Vorbereitung der Hand

Sämtliche Übungen des praktischen Lebens sowie Aktivitäten mit den Sinnesmaterialien bereiten indirekt auf den mechanischen Aspekt des Schreibens vor: die sowohl kleinen Bewegungen (z.B. beim Auf- und Zuschrauben von Döschen beim Polieren) als auch großen Bewegungen (beim Schrubben von Tischen) werden immer genauer gesteuert, die Auge-Hand-Koordination wird geschult und der Dreifingergriff, welcher zur korrekten Stifthaltung führt, wird geübt, z.B. beim Gebrauch von Pipetten, beim Greifen der kleinen Knöpfe an den Einsatzzylindern oder Puzzleteilen. Aber auch Auge und Ohr werden durch Übungen mit den Sinnesmaterialien geschult.
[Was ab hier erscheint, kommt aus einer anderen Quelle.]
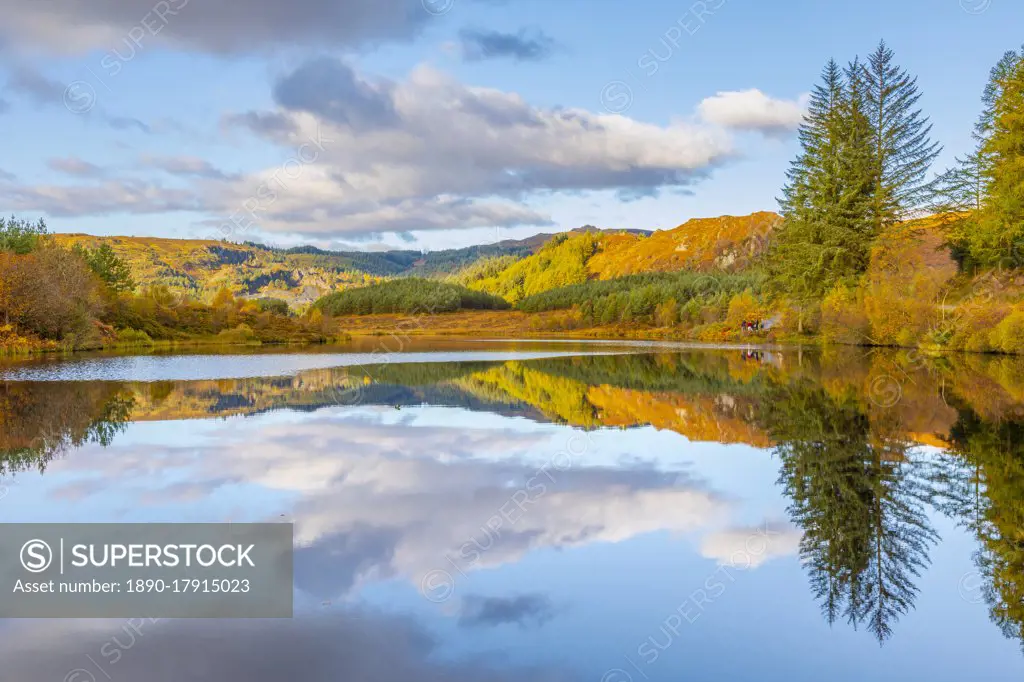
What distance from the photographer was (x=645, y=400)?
20.7 m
Intellektuelle Vorbereitung

Alle Wortschatzübungen bereiten das Kind auf das Schreiben und Lesen vor. Alle Bewegungen – sowohl bei den Übungen des täglichen Lebens als auch bei den Sinnesmaterialien – werden von links nach rechts bzw. von oben nach unten präsentiert – also in Schreibrichtung. Alle Aktivitäten haben einen Anfang und ein Ende; geschriebene Sprache folgt dem gleichen Prinzip.

Direkte Vorbereitung

Es gibt in der Montessori-Umgebung jedoch auch direkte Übungen, welche zum Schreiben und Lesen führen. Hierzu gehören das tägliche Lautspiel, durch welches beim Kind das Bewusstsein für die Laute geschaffen wird, aus welchen Wörter zusammengesetzt sind (phonologische Bewusstheit); die Übungen mit den metallenen Einsätzen, bei welchen das Kind lernt, einen Stift richtig zu halten, ohne zu schreiben. Und schließlich folgt die Arbeit mit den berühmten Sandpapierbuchstaben, mit welchen eine motorische Handlung – das Spüren der Form und die damit verbundene Bewegung – verknüpft wird mit dem entsprechenden Laut. Ist diese Verknüpfung gefestigt, ist das Kind in der Lage, mit den einzelnen Buchstaben des beweglichen Alphabets erste Wörter, Sätze und schließlich sogar Geschichten zu schreiben, selbst wenn der motorische Aspekt des Schreibens noch nicht gefestigt ist. Es kann sich ausdrücken – und diese Gedanken schriftlich fixieren. Welch eine Freude!